As fall began to come in this September, seeing the changes in the light and in the length of the days, I decided that it was time to get serious about building that greenhouse. Certainly I must admit that I did not quite anticipate the level of effort needed for this project, or the number of days I would spend with such sore muscles as a consequence of my commitment, but certainly I'm not the first to take on a large project, thinking that it wouldn't be so very difficult. Doesn't this happen in construction all the time?
I think my mistake was perhaps to read in gardening books that describe the "simplest" of greenhouses that could be erected easily and quickly, and to actually believe that this was true. Relatively simple could describe the process I suppose. Perhaps the authors of these books do not live in places that present quite the challenges that one encounters in building greenhouses in Boulder. Maybe they none of them happen to be on the later side of 40 something....
In any case, my greatest challenges involved the necessity of building a structure that could stand up (I hope) to the velocity of the winds we get here in the winter. Certainly the solution to this involves investing more in the structural components and in anchoring them in the ground. Of course the minute one starts discussing anchoring anything in the ground, one must then consider the digging needed and the rocks and gravel to clear out in the process. Some folks just use a post-hole digger. Not in my yard you don't!

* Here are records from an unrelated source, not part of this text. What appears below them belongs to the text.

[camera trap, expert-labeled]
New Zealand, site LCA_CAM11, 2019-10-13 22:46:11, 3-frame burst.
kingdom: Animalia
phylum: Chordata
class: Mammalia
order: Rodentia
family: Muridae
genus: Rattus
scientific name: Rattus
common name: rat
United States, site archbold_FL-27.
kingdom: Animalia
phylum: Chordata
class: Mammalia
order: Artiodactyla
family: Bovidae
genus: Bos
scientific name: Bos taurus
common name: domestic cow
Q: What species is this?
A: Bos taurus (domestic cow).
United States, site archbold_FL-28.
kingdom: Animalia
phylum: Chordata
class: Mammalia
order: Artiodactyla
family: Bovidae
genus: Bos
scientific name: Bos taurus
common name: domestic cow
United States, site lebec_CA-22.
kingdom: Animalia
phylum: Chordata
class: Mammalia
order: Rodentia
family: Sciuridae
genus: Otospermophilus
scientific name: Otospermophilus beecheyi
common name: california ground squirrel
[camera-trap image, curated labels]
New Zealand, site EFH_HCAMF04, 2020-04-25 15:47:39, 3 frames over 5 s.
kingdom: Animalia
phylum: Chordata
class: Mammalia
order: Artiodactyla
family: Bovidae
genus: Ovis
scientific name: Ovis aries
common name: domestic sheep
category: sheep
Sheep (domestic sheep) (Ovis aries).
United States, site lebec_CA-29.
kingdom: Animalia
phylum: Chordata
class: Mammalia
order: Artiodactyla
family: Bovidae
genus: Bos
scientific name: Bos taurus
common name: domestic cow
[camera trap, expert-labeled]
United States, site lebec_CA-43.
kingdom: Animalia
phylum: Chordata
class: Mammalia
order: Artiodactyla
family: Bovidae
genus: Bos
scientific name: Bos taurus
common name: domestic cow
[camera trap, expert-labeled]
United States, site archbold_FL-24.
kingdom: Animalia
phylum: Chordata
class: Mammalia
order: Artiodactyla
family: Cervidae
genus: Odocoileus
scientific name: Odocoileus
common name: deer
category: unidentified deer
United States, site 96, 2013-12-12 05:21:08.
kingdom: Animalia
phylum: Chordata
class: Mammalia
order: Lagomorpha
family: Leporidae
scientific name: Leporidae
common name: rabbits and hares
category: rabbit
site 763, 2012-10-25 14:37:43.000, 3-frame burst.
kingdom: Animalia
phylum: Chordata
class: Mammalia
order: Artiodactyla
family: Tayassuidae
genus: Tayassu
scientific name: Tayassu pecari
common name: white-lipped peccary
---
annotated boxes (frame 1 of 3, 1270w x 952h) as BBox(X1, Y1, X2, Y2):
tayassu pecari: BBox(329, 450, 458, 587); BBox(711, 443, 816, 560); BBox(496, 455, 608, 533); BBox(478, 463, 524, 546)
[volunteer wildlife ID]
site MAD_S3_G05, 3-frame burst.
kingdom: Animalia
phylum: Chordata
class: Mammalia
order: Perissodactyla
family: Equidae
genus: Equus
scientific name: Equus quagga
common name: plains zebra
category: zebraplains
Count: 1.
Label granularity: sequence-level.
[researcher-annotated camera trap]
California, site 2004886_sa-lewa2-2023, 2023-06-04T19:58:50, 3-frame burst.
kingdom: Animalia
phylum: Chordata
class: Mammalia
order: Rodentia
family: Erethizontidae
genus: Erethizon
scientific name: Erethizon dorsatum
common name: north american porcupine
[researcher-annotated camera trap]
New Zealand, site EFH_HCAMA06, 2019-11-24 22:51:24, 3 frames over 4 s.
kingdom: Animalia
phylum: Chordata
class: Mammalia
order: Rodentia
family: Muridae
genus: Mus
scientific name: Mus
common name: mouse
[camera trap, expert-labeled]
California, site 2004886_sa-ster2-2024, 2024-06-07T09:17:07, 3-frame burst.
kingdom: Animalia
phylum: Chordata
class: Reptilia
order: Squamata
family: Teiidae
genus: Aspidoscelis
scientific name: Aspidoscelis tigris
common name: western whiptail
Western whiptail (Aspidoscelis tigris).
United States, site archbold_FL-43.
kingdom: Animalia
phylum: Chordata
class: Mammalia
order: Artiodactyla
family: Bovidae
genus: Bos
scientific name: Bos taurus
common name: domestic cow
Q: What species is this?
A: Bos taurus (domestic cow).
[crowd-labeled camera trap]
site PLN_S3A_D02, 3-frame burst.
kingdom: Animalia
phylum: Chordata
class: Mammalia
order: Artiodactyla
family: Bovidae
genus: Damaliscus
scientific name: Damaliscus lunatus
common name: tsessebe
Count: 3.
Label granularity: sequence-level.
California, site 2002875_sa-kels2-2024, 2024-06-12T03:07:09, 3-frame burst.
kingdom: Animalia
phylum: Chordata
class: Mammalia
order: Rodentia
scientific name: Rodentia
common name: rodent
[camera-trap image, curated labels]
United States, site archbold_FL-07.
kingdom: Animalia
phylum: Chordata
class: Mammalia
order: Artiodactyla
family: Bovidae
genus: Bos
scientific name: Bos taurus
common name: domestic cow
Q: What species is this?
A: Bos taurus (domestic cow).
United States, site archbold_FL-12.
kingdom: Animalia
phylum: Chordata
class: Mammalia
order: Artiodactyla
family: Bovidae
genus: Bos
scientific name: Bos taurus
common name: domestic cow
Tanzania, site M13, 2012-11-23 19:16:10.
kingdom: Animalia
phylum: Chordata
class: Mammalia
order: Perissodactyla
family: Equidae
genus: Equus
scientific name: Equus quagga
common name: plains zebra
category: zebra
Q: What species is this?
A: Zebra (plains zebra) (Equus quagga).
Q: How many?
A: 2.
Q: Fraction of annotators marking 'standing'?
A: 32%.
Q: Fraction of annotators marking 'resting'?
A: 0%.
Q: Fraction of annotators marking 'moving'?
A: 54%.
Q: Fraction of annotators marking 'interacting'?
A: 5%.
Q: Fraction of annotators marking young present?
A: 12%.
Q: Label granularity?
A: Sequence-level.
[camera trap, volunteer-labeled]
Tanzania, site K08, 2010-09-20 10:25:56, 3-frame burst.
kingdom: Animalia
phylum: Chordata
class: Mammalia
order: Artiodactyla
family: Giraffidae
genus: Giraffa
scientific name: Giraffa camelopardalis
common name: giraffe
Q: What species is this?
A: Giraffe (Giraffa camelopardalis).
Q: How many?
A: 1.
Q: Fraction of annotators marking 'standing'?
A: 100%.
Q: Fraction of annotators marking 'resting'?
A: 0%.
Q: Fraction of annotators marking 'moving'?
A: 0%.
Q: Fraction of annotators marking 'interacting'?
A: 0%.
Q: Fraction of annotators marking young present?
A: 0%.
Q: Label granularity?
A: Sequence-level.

My plan was to make bows using PVC conduit pipes rather than PVC water pipes. Schedule 40 PVC conduit has thicker walls in its construction, and it's intended to stand up under UV exposure, so I decided to use that for the bows over the top. For the upright portions of the bows, I decided to use galvanized steel conduit. I installed these over 5/8 inch rebar that I buried approximately 18 inches in the ground and bolted to the sides of the two raised beds that would be enclosed by the greenhouse (see the picture above) and then bent at an angle as needed by the bows. I spaced these bows about two feet apart, which is recommended in snow country. Next, using a heavy gauge wire, I wired 10 foot sections of 1/2" rebar in the center top for the purlin and along the south side. By the time I had finished all this, the whole structure started to "hang together" somewhat and I felt more confident.
Next came the "end walls" with door frames and sills and the vents that I decided to put over the doors. Because I was using odd pieces of recycled lumbar and because I like to build in a rather organic, creative way, this was an entertaining and somewhat time-consuming experience. It also took longer because I decided to add a little root cellar, but that will be the subject of another post. My husband must receive credit here particularly because he volunteered his time and energy one day, and two 4 by 4's of cedar he'd been saving for something special, to build the East end wall pictured above. I also need to give him credit for coming out with the heavy iron bar and digging out the very nastiest rocks when I was fed up with them from time to time.
Once we had the end walls (just frames really) finished, I put up the plastic. This is 6 ml. UV treated greenhouse plastic that I decided to apply in two layers as it's more
durable this way. Cure Farm just replaced a similar plastic on their first hoop house and this had lasted 4 years. To hold the plastic to the bows, I used two diameters of black water hose that I cut into sections with a hack saw and slit longitudinally with tin snips. I positioned them over sections cut from old bicycle inner tubes to protect the plastic and improve their grip. It's important to have inner tube between the greenhouse plastic and the hose "clamps" because the hard plastic edges of the "clamps" can poke holes in the greenhouse plastic. Where the greenhouse plastic needed to be attached to wood, I bought fender washers and self-tapping pan head screws and these did an excellent job of both securing the plastic while distributing forces. It will be easy to take the plastic off in the spring if I want to. I'll see how well this arrangement holds up, but as I borrowed the idea from my observations of the greenhouses at Cure, I suspect we have a workable solution. Another solution I borrowed from Cure and in consultation with one of many references I've been reading, is a tie-down system to keep the plastic down for those really tremendous gusts of wind. I bought seat-belt webbing (you can buy this by the foot from Neptune Mountaineering in Boulder) and two short bungee cords. After installing lag screws in the bottom boards of the raised beds on either side of the greenhouse, I hooked on the bungee cords, ran the webbing over the greenhouse and tied it to the bungees. This is supposed to keep the plastic snug regardless of the natural shrinking and expanding it does with changes in air temperature.
So, after some weeks of struggle, the greenhouse is up. My favorite tools are now my hand-held jig saw, cordless drill, my level and measuring tape, a square, the pick axe and spade. I invested most in the greenhouse plastic and the hardware (lots and lots of carriage bolts, lag screws, washers and nuts in addition to the pan head screws and fender washers). This greenhouse is approximatly 10 x 12 ft. and cost considerably less than what I would have paid commercially. Next time I order plastic though, I will plan on looking for a supplier closer than the excellent resource I used on the West Coast. Shipping costs are rising fast and I expect they will continue to do so. It's not cheap shipping plastic.
I will be happy to take a little vacation now that the cold is upon us.